Converts all the column names in a DataFrame to snake_case. It's annoying to write SQL queries when columns aren't snake cased.

sort_columns()

quinn.sort_columns(source_df, "asc")

Sorts the DataFrame columns in alphabetical order. Wide DataFrames are easier to navigate when they're sorted alphabetically.

DataFrame Helpers

column_to_list()

quinn.column_to_list(source_df, "name")

Converts a column in a DataFrame to a list of values.

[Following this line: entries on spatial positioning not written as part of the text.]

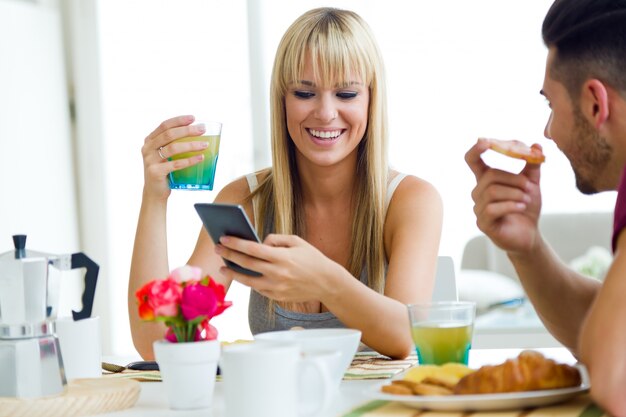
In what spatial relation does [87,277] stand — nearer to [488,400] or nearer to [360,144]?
[488,400]

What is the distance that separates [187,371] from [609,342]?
558 mm

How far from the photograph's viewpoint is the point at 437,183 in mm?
4715

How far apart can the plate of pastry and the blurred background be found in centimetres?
337

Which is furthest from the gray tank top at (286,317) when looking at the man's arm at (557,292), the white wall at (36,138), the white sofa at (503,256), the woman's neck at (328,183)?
the white sofa at (503,256)

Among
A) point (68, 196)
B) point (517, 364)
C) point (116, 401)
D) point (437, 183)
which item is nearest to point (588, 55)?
point (517, 364)

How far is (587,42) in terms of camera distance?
1.46 m

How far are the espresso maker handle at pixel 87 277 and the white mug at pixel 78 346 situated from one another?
0.12 metres

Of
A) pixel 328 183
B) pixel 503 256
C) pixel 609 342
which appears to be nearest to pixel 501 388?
pixel 609 342

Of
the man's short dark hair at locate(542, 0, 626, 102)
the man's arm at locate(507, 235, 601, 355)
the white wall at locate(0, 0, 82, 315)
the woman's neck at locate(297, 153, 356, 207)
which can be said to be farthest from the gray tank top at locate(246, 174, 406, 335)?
the white wall at locate(0, 0, 82, 315)

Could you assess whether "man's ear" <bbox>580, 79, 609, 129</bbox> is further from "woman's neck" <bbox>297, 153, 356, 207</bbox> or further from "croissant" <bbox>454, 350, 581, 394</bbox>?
"woman's neck" <bbox>297, 153, 356, 207</bbox>

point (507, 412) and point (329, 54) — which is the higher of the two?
point (329, 54)

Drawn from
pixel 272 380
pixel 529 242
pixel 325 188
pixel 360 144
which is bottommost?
pixel 272 380

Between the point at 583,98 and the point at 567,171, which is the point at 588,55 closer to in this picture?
the point at 583,98

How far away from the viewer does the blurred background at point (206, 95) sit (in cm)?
456
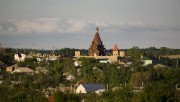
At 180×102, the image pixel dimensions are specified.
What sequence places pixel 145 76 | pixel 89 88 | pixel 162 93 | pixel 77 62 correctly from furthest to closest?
pixel 77 62
pixel 145 76
pixel 89 88
pixel 162 93

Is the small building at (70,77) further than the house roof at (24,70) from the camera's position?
No

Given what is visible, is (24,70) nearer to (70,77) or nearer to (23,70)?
(23,70)

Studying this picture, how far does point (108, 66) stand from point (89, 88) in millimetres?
20997

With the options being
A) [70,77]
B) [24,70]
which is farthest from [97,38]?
[70,77]

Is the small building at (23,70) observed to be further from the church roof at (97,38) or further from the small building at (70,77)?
the church roof at (97,38)

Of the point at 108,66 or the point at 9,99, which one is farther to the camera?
the point at 108,66

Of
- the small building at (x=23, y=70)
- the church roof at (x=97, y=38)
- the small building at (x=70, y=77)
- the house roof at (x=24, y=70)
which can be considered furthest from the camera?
the church roof at (x=97, y=38)

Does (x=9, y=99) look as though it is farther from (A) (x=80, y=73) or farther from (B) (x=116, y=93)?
(A) (x=80, y=73)

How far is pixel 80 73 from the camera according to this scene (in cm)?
7931

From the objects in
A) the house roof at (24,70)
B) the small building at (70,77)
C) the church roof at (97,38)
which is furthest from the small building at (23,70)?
the church roof at (97,38)

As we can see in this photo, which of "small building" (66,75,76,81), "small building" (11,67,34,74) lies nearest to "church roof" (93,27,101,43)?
"small building" (11,67,34,74)

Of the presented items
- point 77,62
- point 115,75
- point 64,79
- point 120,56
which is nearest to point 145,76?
point 115,75

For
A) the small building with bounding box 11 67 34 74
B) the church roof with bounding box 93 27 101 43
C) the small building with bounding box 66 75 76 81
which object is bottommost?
the small building with bounding box 66 75 76 81

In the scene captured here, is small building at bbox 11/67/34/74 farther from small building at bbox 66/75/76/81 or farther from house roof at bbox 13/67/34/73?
small building at bbox 66/75/76/81
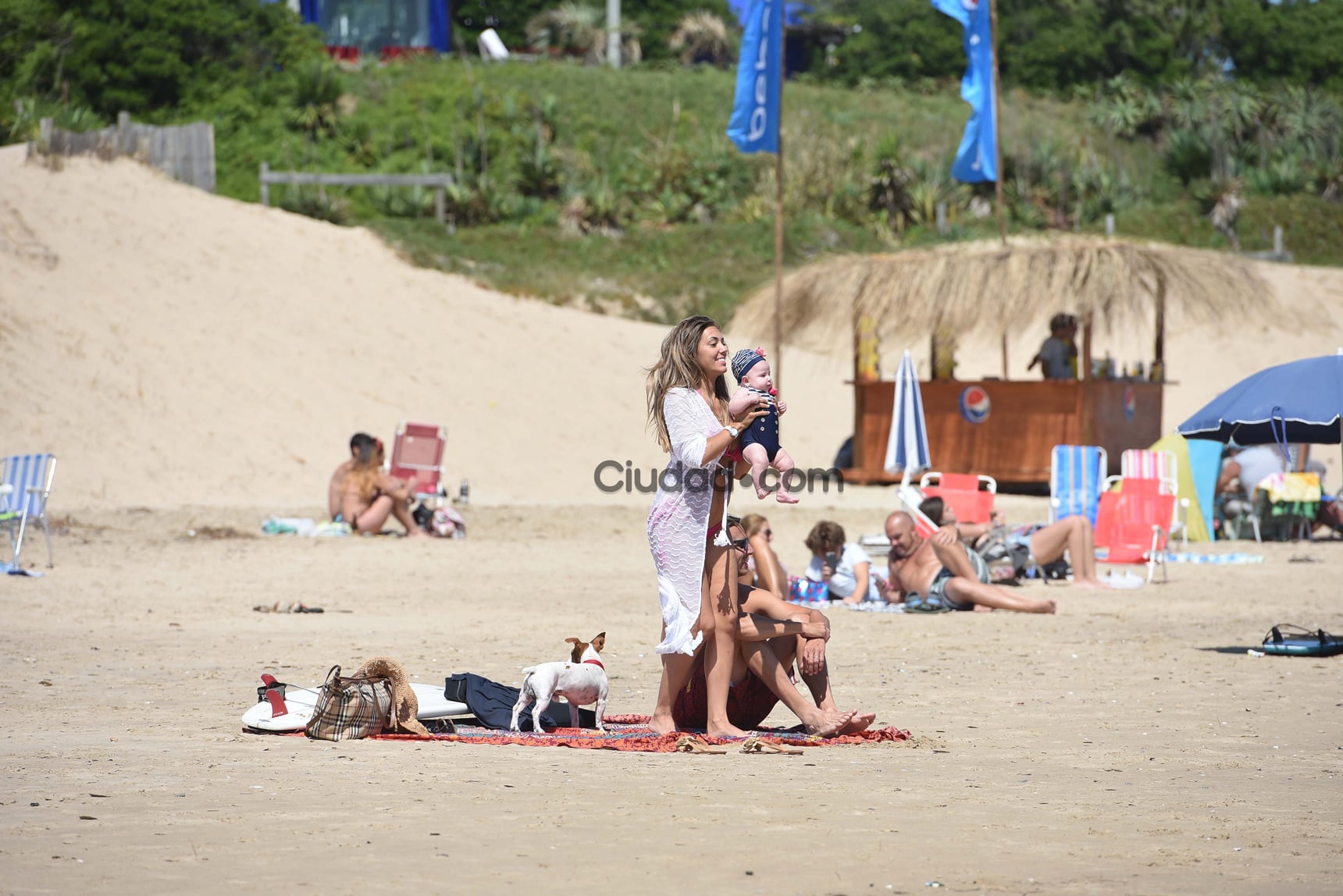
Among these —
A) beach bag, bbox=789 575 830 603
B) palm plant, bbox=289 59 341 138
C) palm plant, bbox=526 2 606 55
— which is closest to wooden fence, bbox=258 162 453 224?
palm plant, bbox=289 59 341 138

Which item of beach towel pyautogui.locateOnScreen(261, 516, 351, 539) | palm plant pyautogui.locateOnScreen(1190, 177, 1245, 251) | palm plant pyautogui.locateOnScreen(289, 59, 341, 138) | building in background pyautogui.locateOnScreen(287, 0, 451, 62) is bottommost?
beach towel pyautogui.locateOnScreen(261, 516, 351, 539)

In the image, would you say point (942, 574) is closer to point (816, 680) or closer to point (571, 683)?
point (816, 680)

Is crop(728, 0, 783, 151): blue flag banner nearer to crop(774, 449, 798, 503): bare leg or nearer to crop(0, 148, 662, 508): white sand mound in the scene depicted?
crop(0, 148, 662, 508): white sand mound

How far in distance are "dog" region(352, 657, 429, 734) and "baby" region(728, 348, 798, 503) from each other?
4.50 feet

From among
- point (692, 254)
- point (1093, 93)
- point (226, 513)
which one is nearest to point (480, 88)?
point (692, 254)

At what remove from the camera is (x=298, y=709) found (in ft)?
17.1

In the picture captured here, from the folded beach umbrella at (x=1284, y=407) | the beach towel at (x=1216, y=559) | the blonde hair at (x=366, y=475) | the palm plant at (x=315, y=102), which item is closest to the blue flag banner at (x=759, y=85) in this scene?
the blonde hair at (x=366, y=475)

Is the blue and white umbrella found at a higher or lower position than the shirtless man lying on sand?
higher

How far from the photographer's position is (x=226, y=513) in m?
14.1

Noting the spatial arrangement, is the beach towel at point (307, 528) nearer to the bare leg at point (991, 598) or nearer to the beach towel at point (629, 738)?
the bare leg at point (991, 598)

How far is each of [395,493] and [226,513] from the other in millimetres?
2279

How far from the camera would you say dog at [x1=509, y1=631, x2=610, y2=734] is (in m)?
5.18

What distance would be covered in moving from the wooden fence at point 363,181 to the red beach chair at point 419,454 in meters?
11.0

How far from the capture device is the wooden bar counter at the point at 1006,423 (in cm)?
1619
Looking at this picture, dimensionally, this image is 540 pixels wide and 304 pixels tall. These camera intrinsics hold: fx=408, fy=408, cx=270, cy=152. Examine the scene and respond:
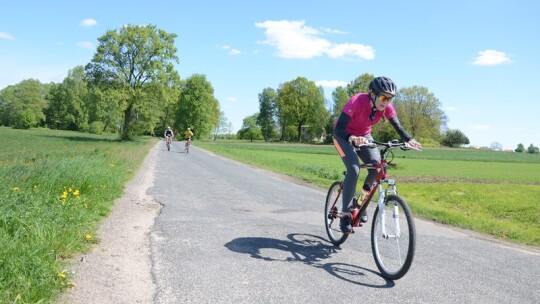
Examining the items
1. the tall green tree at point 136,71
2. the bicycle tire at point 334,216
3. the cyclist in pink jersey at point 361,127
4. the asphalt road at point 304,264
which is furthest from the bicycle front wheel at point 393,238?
the tall green tree at point 136,71

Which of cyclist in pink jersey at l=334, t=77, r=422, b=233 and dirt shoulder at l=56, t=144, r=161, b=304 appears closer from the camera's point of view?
dirt shoulder at l=56, t=144, r=161, b=304

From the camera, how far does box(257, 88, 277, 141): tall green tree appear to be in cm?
11038

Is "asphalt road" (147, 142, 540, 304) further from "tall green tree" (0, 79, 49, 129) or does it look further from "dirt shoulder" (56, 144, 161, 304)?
"tall green tree" (0, 79, 49, 129)

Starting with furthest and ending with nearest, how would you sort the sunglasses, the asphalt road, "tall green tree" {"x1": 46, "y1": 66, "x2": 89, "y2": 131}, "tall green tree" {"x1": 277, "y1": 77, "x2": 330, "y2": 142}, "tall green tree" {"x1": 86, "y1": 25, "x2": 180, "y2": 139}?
"tall green tree" {"x1": 46, "y1": 66, "x2": 89, "y2": 131} < "tall green tree" {"x1": 277, "y1": 77, "x2": 330, "y2": 142} < "tall green tree" {"x1": 86, "y1": 25, "x2": 180, "y2": 139} < the sunglasses < the asphalt road

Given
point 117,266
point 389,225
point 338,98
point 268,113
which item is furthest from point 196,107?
point 389,225

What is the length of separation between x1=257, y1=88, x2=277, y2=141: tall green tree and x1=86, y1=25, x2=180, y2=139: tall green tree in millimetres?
54833

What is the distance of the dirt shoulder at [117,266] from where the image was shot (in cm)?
371

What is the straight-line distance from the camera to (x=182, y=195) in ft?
33.1

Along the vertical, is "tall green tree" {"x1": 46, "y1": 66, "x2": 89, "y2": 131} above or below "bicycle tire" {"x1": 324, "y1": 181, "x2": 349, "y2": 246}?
above

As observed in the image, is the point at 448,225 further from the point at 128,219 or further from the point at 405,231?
the point at 128,219

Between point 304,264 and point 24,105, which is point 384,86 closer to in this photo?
point 304,264

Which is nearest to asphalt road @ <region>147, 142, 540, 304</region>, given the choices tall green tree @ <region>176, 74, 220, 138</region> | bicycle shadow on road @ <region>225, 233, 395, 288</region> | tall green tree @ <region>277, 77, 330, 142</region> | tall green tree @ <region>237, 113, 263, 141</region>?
bicycle shadow on road @ <region>225, 233, 395, 288</region>

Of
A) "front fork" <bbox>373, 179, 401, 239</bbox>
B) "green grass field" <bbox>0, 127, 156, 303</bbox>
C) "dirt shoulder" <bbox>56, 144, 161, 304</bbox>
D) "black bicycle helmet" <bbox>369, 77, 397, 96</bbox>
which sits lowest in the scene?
"dirt shoulder" <bbox>56, 144, 161, 304</bbox>

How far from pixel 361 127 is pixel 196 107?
299ft
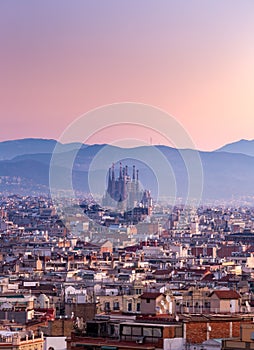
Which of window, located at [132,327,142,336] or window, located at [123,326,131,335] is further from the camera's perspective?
window, located at [123,326,131,335]

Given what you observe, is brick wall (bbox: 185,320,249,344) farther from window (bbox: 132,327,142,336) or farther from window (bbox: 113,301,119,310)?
window (bbox: 113,301,119,310)

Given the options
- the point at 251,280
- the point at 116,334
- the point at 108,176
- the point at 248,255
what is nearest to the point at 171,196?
the point at 108,176

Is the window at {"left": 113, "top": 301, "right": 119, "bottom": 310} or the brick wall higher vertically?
the window at {"left": 113, "top": 301, "right": 119, "bottom": 310}

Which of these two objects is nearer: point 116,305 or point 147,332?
point 147,332

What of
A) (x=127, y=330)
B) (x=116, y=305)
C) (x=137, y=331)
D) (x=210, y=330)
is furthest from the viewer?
(x=116, y=305)

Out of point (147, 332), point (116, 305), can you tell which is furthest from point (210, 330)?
point (116, 305)

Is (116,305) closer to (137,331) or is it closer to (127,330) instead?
(127,330)

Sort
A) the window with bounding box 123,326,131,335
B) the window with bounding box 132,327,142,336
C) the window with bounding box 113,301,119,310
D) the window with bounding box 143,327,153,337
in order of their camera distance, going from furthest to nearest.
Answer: the window with bounding box 113,301,119,310, the window with bounding box 123,326,131,335, the window with bounding box 132,327,142,336, the window with bounding box 143,327,153,337

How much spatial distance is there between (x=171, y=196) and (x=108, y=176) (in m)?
18.0

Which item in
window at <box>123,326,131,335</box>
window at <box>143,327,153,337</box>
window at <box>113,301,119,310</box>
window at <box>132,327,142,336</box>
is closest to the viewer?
window at <box>143,327,153,337</box>

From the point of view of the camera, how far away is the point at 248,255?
8725 cm

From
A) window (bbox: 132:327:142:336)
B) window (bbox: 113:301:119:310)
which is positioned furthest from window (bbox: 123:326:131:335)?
window (bbox: 113:301:119:310)

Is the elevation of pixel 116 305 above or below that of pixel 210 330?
above

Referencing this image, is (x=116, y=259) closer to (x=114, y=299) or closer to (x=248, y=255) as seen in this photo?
(x=248, y=255)
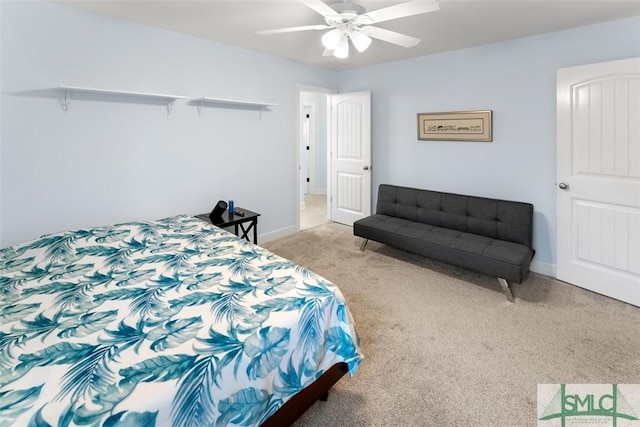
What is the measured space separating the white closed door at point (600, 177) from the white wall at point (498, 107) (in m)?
0.21

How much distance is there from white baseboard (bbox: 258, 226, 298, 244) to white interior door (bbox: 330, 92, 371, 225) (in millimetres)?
962

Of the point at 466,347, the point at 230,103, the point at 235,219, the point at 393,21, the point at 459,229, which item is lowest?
the point at 466,347

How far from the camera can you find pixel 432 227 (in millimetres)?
3709

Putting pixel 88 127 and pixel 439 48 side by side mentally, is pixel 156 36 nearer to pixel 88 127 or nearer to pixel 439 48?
pixel 88 127

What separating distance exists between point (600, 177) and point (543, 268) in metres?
1.02

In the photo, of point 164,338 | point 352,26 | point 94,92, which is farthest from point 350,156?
point 164,338

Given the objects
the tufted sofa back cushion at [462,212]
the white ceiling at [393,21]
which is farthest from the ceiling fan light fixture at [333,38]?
the tufted sofa back cushion at [462,212]

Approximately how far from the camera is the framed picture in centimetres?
360

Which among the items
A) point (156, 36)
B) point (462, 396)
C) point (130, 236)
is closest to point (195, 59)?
point (156, 36)

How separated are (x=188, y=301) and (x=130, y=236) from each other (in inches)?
48.5

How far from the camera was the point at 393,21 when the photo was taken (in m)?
2.83

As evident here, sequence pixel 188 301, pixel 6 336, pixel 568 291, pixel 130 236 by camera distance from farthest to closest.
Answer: pixel 568 291
pixel 130 236
pixel 188 301
pixel 6 336

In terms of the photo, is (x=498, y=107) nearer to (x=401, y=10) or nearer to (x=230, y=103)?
(x=401, y=10)

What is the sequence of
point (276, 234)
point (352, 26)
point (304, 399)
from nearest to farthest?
point (304, 399)
point (352, 26)
point (276, 234)
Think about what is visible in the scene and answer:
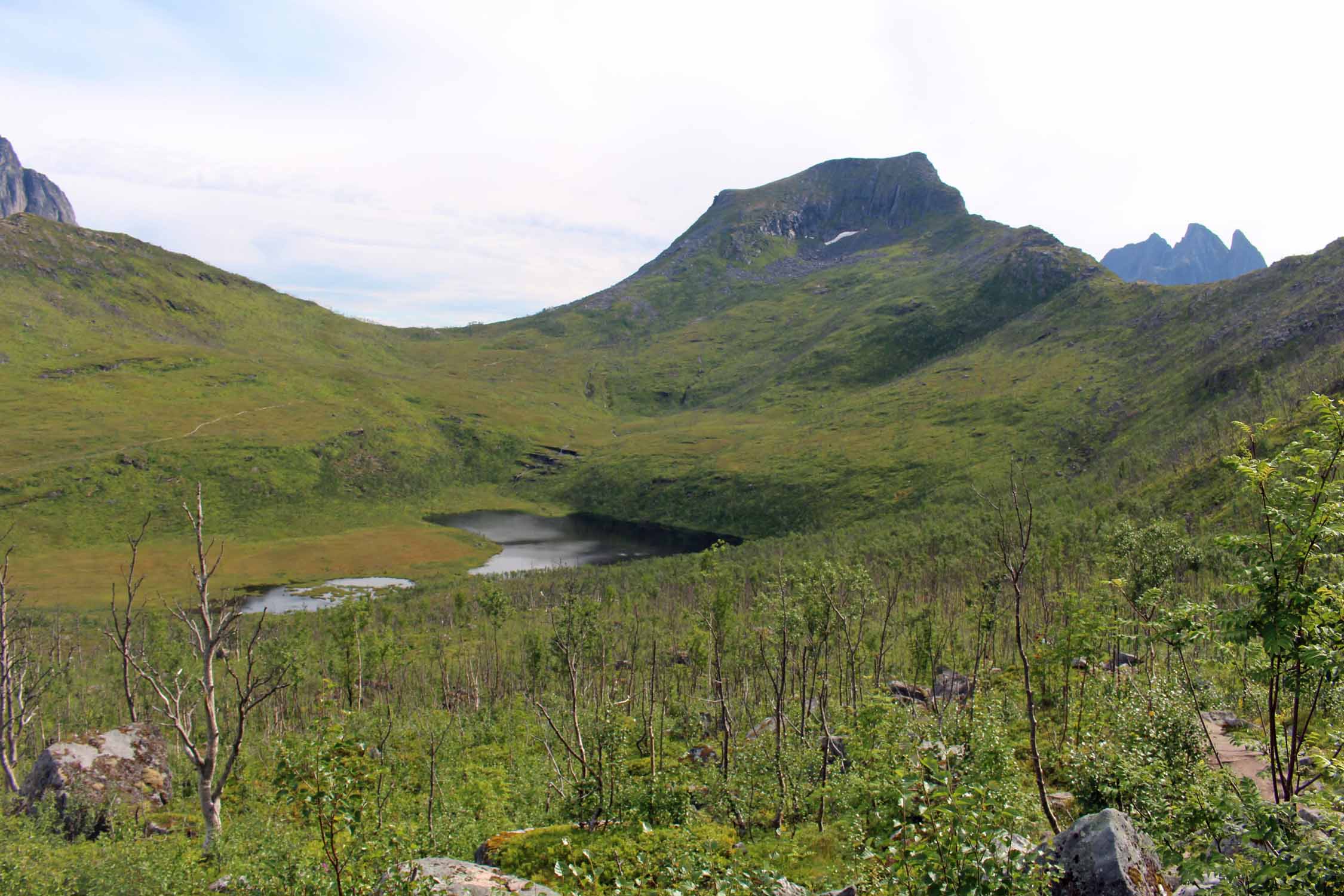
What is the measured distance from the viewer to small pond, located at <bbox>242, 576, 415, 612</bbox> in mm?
136363

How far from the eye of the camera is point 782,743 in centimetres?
3412

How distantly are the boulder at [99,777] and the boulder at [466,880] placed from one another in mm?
25180

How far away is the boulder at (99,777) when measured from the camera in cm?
3170

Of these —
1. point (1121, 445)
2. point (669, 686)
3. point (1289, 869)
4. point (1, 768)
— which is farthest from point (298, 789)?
point (1121, 445)

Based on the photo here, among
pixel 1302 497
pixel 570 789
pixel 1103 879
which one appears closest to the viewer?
pixel 1302 497

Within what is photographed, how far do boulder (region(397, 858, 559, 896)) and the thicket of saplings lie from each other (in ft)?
4.23

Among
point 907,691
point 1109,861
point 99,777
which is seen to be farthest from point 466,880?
point 907,691

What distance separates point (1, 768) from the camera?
35750 mm

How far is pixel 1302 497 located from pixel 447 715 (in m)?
67.7

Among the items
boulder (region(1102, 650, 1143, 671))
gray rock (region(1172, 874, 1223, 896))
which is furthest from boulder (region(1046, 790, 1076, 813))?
boulder (region(1102, 650, 1143, 671))

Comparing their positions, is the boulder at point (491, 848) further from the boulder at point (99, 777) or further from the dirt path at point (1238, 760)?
the dirt path at point (1238, 760)

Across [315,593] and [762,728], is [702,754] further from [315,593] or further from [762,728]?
[315,593]

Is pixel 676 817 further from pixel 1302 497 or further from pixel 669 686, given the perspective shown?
pixel 669 686

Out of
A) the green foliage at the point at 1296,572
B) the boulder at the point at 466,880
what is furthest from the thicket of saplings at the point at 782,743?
the boulder at the point at 466,880
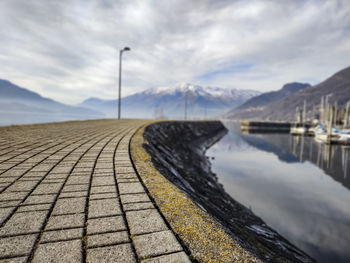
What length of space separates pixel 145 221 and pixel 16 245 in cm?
140

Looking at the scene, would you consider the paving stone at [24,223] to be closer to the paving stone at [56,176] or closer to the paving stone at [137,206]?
the paving stone at [137,206]

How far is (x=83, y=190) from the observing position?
3.46 m

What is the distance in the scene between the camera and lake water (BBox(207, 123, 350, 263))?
9812 millimetres

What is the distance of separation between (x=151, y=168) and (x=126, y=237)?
9.44 feet

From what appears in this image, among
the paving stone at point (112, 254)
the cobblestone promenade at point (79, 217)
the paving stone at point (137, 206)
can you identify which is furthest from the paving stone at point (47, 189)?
the paving stone at point (112, 254)

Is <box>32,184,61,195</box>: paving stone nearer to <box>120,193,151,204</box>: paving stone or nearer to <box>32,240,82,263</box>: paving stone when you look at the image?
<box>120,193,151,204</box>: paving stone

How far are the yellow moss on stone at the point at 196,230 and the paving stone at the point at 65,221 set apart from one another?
3.73ft

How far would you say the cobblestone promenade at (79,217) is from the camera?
1.92 m

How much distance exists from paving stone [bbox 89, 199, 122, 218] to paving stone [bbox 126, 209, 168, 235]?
0.24 metres

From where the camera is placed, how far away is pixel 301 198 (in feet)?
50.4

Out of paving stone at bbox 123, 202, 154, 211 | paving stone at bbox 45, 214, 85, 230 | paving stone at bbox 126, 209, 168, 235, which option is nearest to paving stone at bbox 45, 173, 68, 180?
paving stone at bbox 45, 214, 85, 230

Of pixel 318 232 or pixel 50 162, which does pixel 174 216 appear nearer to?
pixel 50 162

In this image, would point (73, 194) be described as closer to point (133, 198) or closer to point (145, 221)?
point (133, 198)

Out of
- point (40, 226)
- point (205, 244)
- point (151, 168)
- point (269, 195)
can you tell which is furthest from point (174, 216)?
point (269, 195)
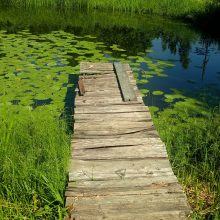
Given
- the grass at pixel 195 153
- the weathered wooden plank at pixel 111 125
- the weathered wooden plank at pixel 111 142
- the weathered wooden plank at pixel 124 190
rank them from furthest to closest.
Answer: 1. the weathered wooden plank at pixel 111 125
2. the weathered wooden plank at pixel 111 142
3. the grass at pixel 195 153
4. the weathered wooden plank at pixel 124 190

two_columns_to_dictionary()

quinn.two_columns_to_dictionary(source_df, "name", "age")

Converts two columns of a DataFrame into a dictionary. In this example, name is the key and age is the value.

to_list_of_dictionaries()

quinn.to_list_of_dictionaries(source_df)

Converts an entire DataFrame into a list of dictionaries.

Contributing

We are actively looking for feature requests, pull requests, and bug fixes.

Any developer that demonstrates excellence will be invited to be a maintainer of the project.